Jeannie headed for the nearest swimming pool, a lot of those in this high-end neighborhood, then glanced over at him. Cal had settled in comfortably, looking out the window like any normal rubbernecking tourist, not like some freaked-out survivor of a close brush with death. Good recovery time. His smoke-smeared face actually highlighted his light brown eyes and bright smile. The man was several points worth of handsome and clearly knew it.
He turned to meet her gaze.
"Biding your time? It's not going to work on me," she informed him.
"Damn, and I had such hopes what with not knowing your name and all."
Okay, she'd give him another half point for funny. She had a weak spot for funny, not that she'd ever admit that to this man.

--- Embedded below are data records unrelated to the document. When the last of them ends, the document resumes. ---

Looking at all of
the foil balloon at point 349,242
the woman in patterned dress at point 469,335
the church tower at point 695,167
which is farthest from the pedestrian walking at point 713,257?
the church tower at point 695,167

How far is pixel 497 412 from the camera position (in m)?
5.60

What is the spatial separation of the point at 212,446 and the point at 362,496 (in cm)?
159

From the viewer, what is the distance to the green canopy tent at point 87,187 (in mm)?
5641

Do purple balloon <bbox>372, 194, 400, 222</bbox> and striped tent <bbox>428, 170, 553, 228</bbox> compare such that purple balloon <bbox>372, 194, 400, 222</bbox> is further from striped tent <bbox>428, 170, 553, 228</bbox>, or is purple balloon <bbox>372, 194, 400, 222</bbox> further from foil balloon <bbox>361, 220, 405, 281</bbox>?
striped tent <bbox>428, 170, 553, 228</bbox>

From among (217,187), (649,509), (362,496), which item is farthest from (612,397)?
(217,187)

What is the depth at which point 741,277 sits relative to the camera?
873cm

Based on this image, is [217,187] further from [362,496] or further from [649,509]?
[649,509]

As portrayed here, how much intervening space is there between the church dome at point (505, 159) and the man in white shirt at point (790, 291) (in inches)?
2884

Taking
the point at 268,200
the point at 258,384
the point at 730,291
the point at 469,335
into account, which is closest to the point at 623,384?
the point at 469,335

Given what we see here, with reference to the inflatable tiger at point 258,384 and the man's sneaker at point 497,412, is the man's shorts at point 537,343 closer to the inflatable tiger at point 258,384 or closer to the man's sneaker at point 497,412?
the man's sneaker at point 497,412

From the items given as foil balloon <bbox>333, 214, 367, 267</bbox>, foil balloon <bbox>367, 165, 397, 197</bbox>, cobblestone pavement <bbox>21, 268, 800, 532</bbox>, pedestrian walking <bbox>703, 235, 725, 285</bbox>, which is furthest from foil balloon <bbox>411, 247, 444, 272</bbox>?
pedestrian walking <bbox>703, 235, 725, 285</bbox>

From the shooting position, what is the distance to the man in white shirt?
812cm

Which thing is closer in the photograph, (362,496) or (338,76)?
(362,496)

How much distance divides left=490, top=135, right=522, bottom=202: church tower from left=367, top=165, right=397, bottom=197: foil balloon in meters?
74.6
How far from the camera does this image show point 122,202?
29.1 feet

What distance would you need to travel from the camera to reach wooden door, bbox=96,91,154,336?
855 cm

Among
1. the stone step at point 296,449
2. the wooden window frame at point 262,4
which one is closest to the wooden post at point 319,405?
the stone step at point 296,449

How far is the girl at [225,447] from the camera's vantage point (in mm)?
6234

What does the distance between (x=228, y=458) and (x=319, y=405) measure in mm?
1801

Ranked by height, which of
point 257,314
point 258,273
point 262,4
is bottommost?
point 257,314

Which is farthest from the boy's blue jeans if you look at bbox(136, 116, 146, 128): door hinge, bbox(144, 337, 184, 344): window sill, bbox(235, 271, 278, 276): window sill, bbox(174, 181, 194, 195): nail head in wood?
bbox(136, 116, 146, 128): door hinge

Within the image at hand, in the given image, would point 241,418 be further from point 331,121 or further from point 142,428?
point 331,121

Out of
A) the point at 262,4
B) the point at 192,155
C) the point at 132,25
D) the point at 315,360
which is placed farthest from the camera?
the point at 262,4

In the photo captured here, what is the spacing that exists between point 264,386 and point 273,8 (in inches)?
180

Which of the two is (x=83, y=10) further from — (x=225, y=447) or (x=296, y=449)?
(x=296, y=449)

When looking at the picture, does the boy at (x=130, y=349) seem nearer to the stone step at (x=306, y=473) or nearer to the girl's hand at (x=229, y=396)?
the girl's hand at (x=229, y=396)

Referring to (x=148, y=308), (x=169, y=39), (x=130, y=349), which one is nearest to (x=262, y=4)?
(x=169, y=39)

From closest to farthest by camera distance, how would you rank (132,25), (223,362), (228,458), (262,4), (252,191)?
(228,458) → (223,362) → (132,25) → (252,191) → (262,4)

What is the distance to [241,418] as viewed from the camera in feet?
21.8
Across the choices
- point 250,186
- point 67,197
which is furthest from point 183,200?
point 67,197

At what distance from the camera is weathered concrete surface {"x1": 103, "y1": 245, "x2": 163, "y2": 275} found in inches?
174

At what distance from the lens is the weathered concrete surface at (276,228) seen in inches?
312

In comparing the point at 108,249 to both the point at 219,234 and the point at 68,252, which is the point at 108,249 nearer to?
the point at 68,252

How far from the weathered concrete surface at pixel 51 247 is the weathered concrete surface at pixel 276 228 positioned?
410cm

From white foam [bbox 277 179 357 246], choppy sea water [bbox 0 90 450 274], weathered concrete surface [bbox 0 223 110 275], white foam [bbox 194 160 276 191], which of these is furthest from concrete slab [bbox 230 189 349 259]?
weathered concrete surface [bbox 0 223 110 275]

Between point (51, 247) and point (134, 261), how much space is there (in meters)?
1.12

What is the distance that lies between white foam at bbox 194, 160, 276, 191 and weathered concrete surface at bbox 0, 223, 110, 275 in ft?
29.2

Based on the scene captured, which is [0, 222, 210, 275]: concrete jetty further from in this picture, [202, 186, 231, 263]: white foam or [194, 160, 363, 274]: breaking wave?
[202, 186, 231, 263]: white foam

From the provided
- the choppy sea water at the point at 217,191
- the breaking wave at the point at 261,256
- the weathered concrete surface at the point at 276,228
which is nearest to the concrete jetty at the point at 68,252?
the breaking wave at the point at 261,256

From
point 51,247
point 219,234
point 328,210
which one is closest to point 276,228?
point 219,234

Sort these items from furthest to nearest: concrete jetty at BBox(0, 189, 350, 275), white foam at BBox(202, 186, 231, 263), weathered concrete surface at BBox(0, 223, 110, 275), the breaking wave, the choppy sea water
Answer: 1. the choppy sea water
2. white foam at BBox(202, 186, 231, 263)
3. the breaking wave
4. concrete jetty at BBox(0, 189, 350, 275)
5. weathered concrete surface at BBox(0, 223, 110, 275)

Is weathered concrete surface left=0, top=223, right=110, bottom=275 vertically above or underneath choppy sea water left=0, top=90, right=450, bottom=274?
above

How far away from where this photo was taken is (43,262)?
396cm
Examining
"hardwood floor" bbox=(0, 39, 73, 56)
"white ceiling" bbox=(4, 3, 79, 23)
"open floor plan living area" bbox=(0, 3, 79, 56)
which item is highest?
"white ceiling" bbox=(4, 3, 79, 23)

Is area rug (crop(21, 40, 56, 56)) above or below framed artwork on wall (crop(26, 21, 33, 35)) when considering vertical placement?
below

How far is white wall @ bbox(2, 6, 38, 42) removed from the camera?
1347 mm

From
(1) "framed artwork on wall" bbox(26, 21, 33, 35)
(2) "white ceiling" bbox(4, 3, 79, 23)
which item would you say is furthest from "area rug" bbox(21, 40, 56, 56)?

Cal alternated between watching the nameless pilot and admiring her skill.
She was very easy to watch. While the heavy gear covered her frame, what he could see was exceptional. Fine-fingered hands that rested lightly on the controls. She flew with no hesitation, absolute confidence in what she was doing.
It was her face that was so captivating. Not some pretty girl, though she was beautiful. Her face had character. He'd bet that behind her mirrored shades her eyes were dark. They'd be dark, thoughtful, even penetrating, staring right through any bullshit. Her face wasn't merely narrow. The features were delicate, sophisticated. He liked that; it looked good on her.
Her hair, which he hadn't noticed at first because of the high-backed pilot seat, was great. It was thick, dark brown, and streamed down behind the earmuffs of the headset in a wind-tousled cascade past her shoulders.
She leaned over to look out the bubble window built into the door.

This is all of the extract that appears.